I forgot the word NOT in this part of my message.

> For me, the problem was solved, and I had enough proof for my self to say, 
> I assume file(1) was the problem. I agree, this is not enough for some 
> developers to be convinced, and the problem file is NOT easily found. But 
> I believe the problem file should be somewhere in my Amavisd-new 
> directory. But at this moment I don't have a test system to test the 
> complete directory against file(1)


John


"John" <jknappers-argentia at hotmail.com> schreef 
in bericht news:g0mjh8$hah$1 at ger.gmane.org...
>
> "Filipe Brandenburger" 
> <filbranden at gmail.com> schreef in bericht 
> news:e814db780805161718oeb2763ja80120d58b3abc93 at mail.gmail.com...

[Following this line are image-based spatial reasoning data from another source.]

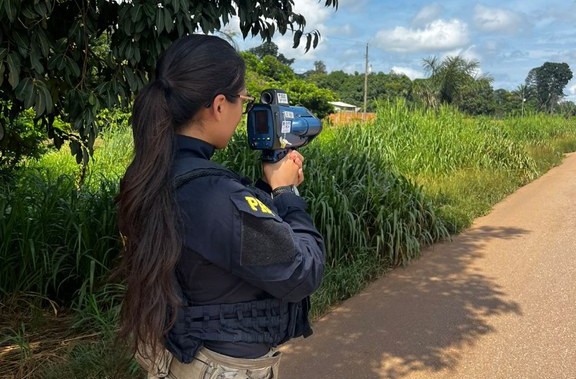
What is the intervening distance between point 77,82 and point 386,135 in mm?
7460

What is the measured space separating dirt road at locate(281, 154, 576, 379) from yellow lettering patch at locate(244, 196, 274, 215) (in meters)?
2.38

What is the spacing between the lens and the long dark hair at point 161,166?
143cm

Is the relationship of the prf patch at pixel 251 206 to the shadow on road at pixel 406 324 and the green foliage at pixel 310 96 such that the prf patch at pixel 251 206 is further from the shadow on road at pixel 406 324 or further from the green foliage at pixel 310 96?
the green foliage at pixel 310 96

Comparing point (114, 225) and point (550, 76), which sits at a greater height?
point (550, 76)

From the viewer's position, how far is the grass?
3.50 meters

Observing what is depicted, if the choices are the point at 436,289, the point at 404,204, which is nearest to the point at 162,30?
the point at 436,289

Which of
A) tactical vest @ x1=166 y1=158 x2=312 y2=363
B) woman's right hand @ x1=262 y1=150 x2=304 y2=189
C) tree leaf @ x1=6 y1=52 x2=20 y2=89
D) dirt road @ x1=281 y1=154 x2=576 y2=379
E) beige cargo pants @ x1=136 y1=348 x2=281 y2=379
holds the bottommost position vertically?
dirt road @ x1=281 y1=154 x2=576 y2=379

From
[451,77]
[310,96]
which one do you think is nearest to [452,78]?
[451,77]

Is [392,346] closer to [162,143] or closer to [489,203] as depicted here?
[162,143]

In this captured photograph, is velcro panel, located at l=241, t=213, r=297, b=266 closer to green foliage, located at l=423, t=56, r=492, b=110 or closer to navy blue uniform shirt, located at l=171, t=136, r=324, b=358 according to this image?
navy blue uniform shirt, located at l=171, t=136, r=324, b=358

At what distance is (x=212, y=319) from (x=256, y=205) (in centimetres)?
35

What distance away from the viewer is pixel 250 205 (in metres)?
1.42

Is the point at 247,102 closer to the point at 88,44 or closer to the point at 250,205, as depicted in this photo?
the point at 250,205

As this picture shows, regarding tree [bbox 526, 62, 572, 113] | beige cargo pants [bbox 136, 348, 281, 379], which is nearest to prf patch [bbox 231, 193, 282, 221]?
beige cargo pants [bbox 136, 348, 281, 379]
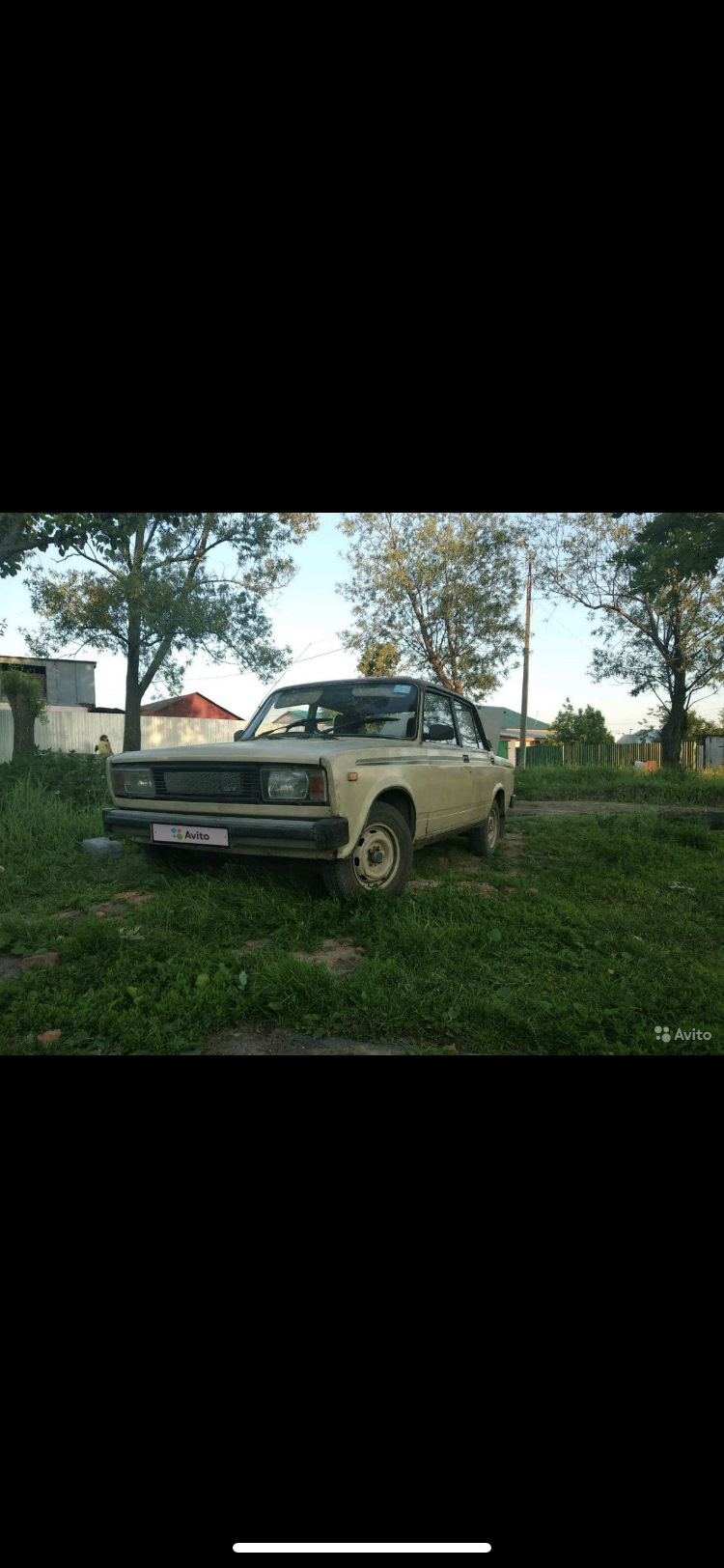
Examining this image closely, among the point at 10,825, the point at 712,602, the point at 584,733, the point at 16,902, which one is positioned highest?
the point at 712,602

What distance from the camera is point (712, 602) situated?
8.20 ft

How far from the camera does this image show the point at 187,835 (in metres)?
2.25

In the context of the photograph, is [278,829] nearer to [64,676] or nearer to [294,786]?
[294,786]

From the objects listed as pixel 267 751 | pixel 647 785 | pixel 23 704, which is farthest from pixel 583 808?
pixel 23 704

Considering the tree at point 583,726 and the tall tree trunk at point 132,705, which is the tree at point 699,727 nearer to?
the tree at point 583,726

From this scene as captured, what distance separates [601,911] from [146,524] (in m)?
2.09

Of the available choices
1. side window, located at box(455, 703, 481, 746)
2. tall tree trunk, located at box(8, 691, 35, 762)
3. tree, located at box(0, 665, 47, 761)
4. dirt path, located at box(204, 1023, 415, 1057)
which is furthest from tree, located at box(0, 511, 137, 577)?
side window, located at box(455, 703, 481, 746)

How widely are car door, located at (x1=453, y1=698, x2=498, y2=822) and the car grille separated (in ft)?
4.54

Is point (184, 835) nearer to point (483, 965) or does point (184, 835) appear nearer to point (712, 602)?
point (483, 965)

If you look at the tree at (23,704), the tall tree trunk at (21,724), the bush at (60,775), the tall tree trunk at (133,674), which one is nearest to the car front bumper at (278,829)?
the tall tree trunk at (133,674)

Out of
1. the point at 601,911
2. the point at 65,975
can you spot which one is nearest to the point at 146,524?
the point at 65,975

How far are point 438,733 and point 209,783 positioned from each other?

>> On Fri, May 16, 2008 at 8:30 AM, John 
>> <jknappers-argentia at hotmail.com> wrote:
>>> We just encountered several serious Out of Memory Problems caused by the
>>> file 4.17-9.0.1.EL5 utility on our mail Gateway. CentOS 5.1 kept it self
>>> alive by killing it parent process Amavisd-new. Manually restarting
>>> Amavisd-new and flushing the mail queue caused same problem. Disabling 
>>> file
>>> for the moment, caused Amavisd-new to fail, and also defer all mail.
>>
>> I cannot understand it. On which situations would the "file" utility
>> be causing OOM issues? "file" is not a daemon or something that is
>> running all the time. And to generate an OOM situation, you have to
>> exhaust all the memory on your machine.
>>
>> Could you give more details here?
>>
>> How much memory does the machine have?
>> How much swap space does the machine have?

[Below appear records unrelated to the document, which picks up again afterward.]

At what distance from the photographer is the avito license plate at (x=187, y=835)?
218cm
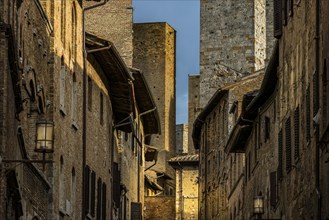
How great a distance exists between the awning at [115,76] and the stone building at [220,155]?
5.61 m

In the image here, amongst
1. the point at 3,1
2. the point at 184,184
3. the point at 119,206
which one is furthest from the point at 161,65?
the point at 3,1

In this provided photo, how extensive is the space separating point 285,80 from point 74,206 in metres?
7.06

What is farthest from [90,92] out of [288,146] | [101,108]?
[288,146]

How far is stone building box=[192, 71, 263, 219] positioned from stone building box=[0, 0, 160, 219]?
14.4ft

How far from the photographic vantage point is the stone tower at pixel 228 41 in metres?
76.7

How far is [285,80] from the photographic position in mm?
37750

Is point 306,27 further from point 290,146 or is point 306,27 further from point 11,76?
point 11,76

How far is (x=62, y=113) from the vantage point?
3834 cm

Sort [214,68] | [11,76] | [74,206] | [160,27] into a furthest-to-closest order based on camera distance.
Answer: [160,27] < [214,68] < [74,206] < [11,76]

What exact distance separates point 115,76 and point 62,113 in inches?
406

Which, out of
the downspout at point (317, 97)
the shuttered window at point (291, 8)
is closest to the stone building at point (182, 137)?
the shuttered window at point (291, 8)

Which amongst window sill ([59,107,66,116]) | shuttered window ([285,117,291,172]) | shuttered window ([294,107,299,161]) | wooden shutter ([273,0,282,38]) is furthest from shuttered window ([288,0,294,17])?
window sill ([59,107,66,116])

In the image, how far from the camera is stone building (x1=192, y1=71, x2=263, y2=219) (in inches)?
2355

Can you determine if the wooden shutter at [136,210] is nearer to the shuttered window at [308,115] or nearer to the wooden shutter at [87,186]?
the wooden shutter at [87,186]
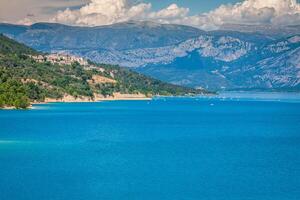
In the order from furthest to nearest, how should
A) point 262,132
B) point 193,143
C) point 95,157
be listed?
1. point 262,132
2. point 193,143
3. point 95,157

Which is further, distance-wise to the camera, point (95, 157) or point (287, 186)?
point (95, 157)

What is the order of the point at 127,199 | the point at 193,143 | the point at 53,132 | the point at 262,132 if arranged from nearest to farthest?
the point at 127,199 < the point at 193,143 < the point at 53,132 < the point at 262,132

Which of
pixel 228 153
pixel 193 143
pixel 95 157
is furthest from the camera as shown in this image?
pixel 193 143

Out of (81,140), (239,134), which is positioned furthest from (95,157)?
(239,134)

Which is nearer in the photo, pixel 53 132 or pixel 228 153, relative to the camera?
pixel 228 153

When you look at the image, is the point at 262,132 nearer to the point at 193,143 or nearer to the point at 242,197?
the point at 193,143

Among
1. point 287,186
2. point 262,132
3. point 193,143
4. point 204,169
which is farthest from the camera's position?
point 262,132

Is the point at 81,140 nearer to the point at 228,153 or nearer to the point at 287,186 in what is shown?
the point at 228,153

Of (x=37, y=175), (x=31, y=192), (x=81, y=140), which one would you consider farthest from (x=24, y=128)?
(x=31, y=192)
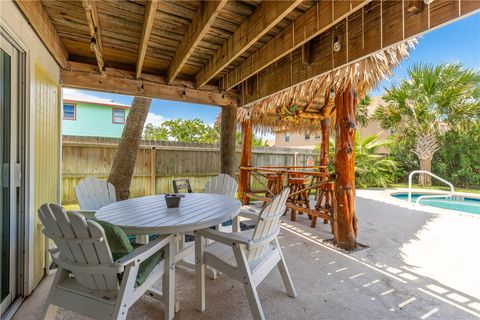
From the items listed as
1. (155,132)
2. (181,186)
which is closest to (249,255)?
(181,186)

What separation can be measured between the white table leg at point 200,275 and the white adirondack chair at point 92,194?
4.70 feet

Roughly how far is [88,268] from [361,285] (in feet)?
7.96

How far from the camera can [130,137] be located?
442 centimetres

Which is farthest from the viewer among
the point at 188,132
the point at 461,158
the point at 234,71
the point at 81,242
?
the point at 188,132

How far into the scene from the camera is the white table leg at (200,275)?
2.00 metres

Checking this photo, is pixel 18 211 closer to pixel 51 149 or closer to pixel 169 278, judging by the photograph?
pixel 51 149

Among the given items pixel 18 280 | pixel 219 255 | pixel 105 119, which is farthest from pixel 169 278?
pixel 105 119

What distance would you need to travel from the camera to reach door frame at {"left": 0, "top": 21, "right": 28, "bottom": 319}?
1.97m

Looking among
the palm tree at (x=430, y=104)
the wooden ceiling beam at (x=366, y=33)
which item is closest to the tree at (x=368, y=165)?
the palm tree at (x=430, y=104)

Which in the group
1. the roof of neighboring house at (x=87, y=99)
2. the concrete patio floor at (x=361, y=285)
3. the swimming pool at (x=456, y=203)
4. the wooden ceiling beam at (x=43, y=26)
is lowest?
the swimming pool at (x=456, y=203)

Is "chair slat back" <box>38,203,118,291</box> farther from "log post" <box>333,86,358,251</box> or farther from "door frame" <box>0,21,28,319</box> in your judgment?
"log post" <box>333,86,358,251</box>

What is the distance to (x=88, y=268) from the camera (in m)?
1.42

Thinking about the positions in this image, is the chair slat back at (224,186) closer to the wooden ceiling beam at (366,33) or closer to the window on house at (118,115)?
the wooden ceiling beam at (366,33)

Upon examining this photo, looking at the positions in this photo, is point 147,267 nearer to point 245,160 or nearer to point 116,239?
point 116,239
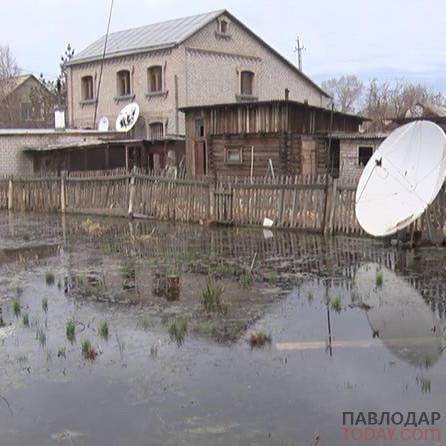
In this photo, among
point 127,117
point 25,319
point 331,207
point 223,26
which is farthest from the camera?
point 223,26

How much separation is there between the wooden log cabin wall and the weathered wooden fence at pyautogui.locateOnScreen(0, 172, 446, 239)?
444cm

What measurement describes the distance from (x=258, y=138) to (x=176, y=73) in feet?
27.9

>> Why do you believe "file" is the offending application?
>> Who is using "file" on a regular basis?
>> What types of files are being tested for type with the "file" utility?
>> Can you produce a specific file which causes "file" to allocate a lot of 
>> memory?
>> Can you produce the output of "ps" or "top" which shows "file" using a
>> lot of memory just before a crash?
>>
>> If you don't give us such details, it's really hard to believe that
>> "file" is what is causing your issue. Please back your statement.
>>
>> Filipe
>
> Ok, I will try.
> The machine config
> Machine is a HP DL360G3, 2gb Mem, 2Gb swap running CentOS5.1 x86
>
> The purpose of and how file(1) is used.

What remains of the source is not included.